##### Raw data

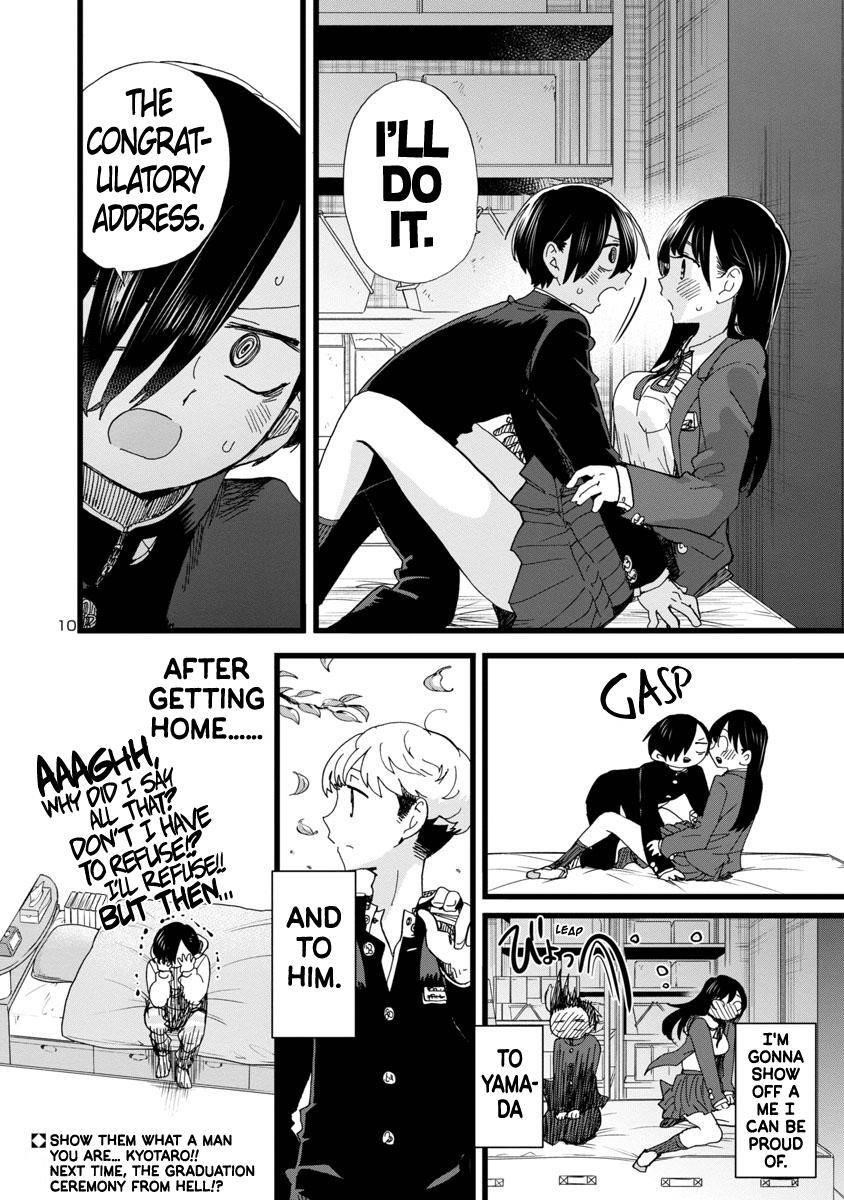 The Dangers in My Heart Chapter 82 - Page 11 in English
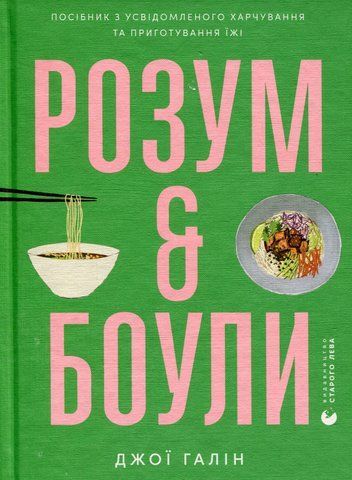 Книга Розум & боули - обкладинка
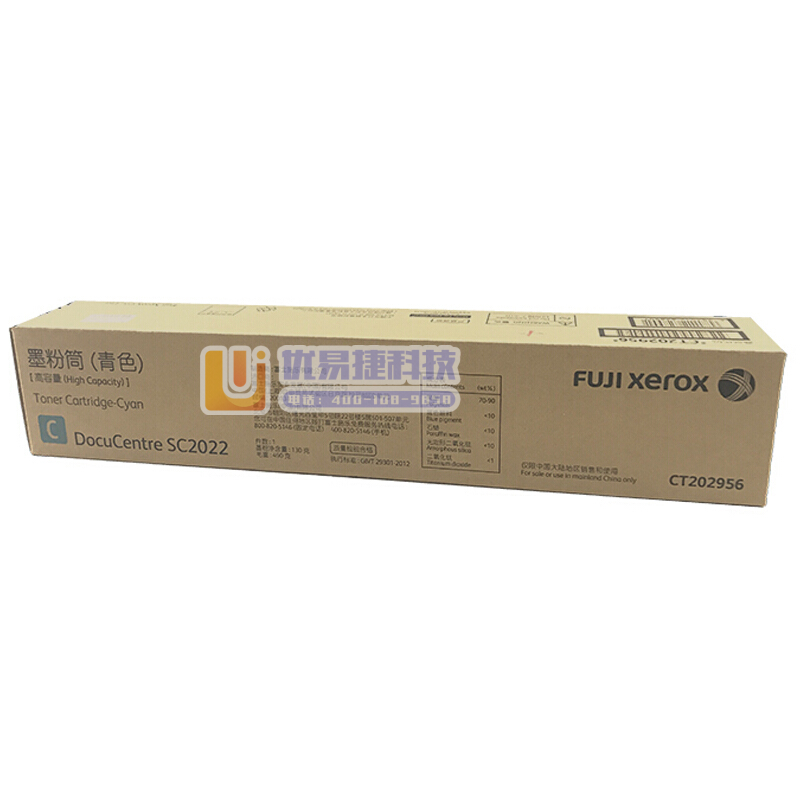 富士施乐 FUJI XEROX 复印机高容量碳粉 CT2...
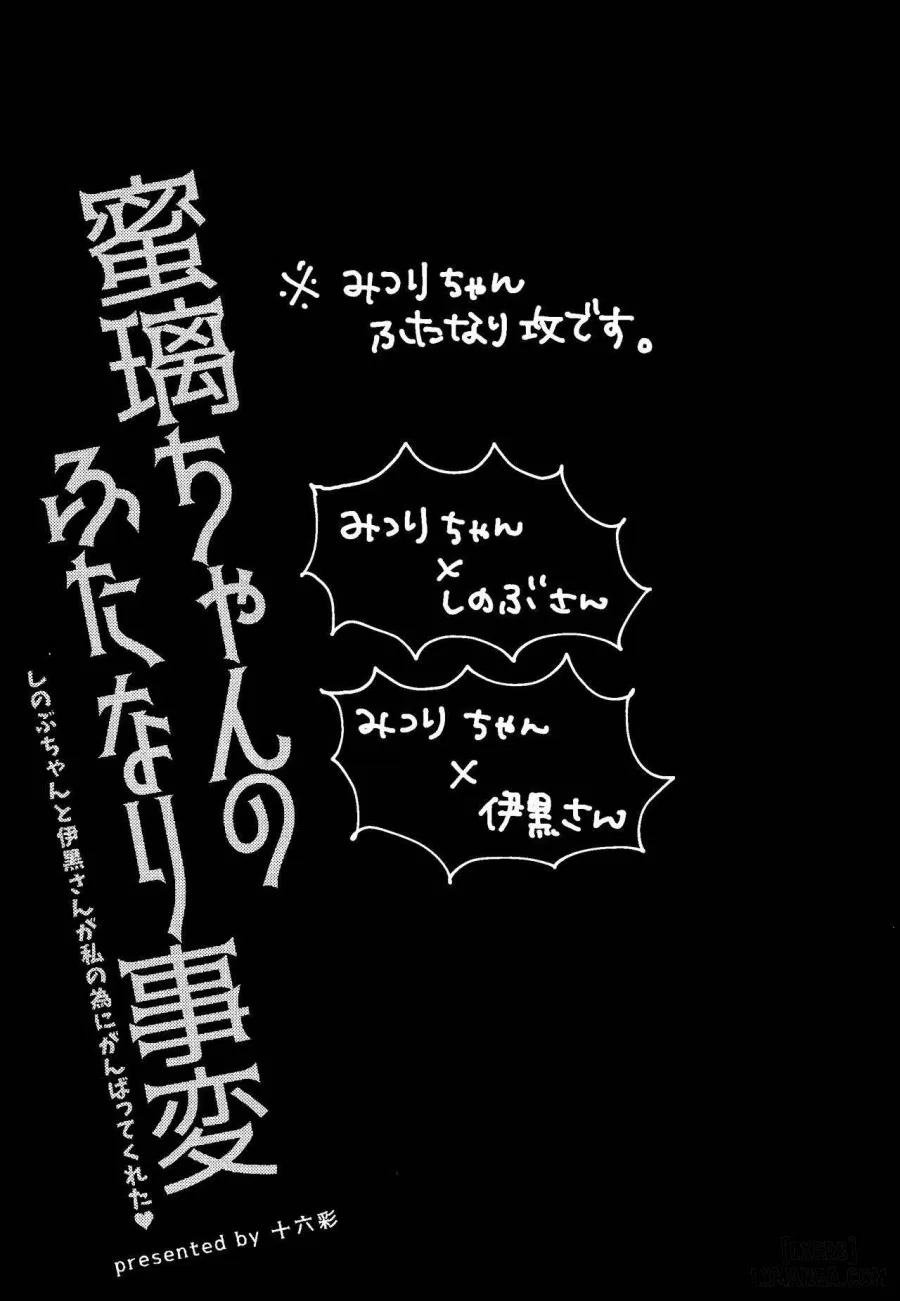 Mitsuri-chan's Futanari Incident 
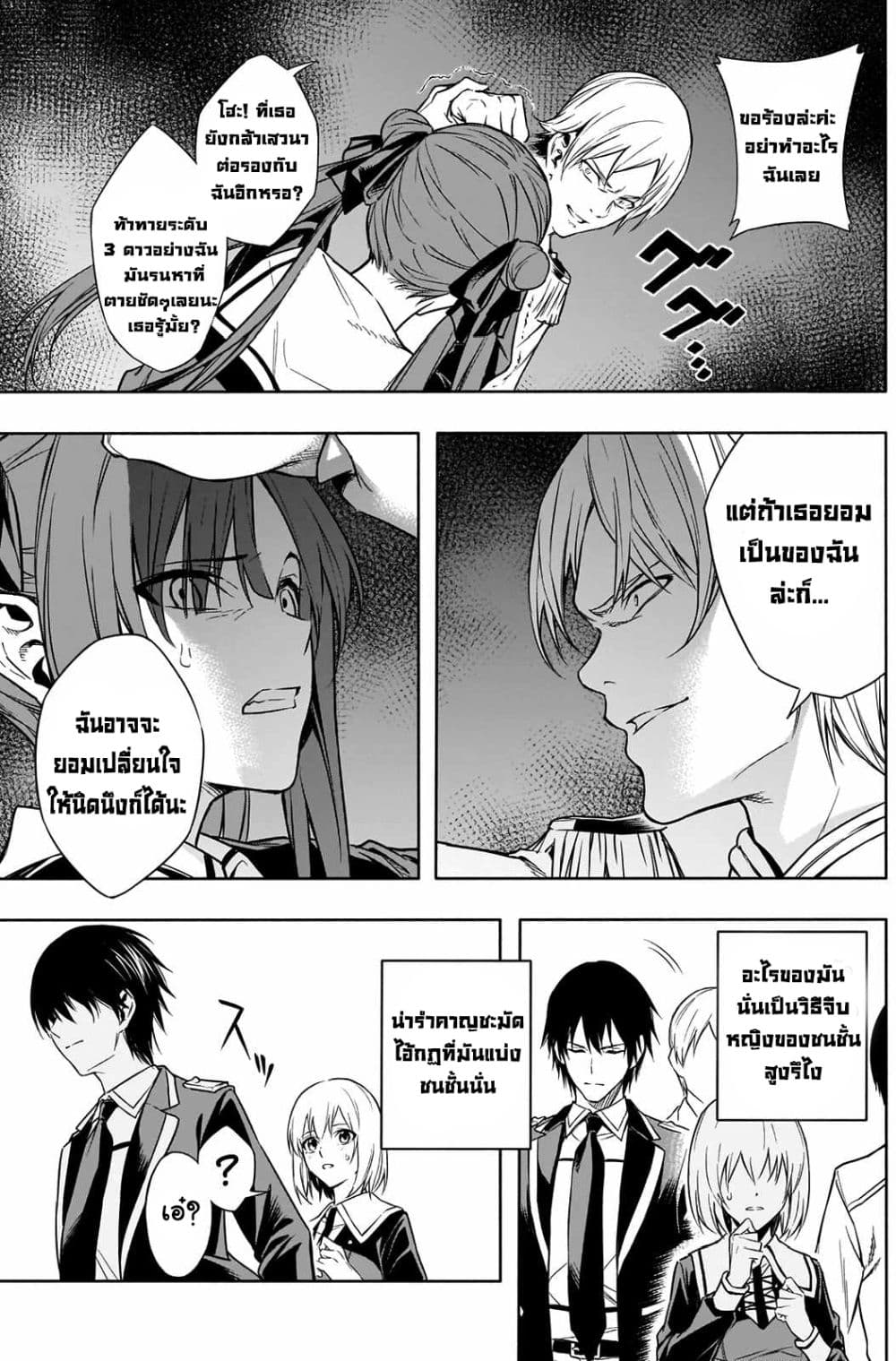 The Irregular à¸•à¸­à¸™à¸—à¸µà¹ˆ 4 (14)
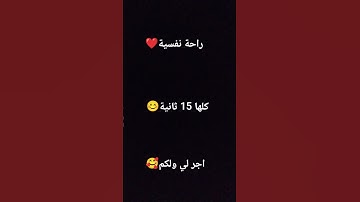 قرآن #قرآن #قران_كريم #لايك #اكسبلور #راحة_نفسية #تلاوة_خاشعة #تلاوة_مؤثرة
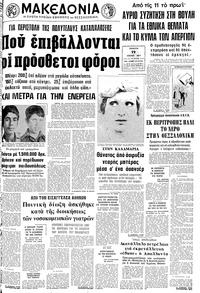 Μακεδονία 19/05/1977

##########

Task objective >>
Take the listing above and retype it exactly. Its pictures are to be omitted.

Your solution >>
 The Dangers in My Heart Chapter 82 - Page 11 in English
 Книга Розум & боули - обкладинка
 富士施乐 FUJI XEROX 复印机高容量碳粉 CT2...
 Mitsuri-chan's Futanari Incident 
 The Irregular à¸•à¸­à¸™à¸—à¸µà¹ˆ 4 (14)
 قرآن #قرآن #قران_كريم #لايك #اكسبلور #راحة_نفسية #تلاوة_خاشعة #تلاوة_مؤثرة
 Μακεδονία 19/05/1977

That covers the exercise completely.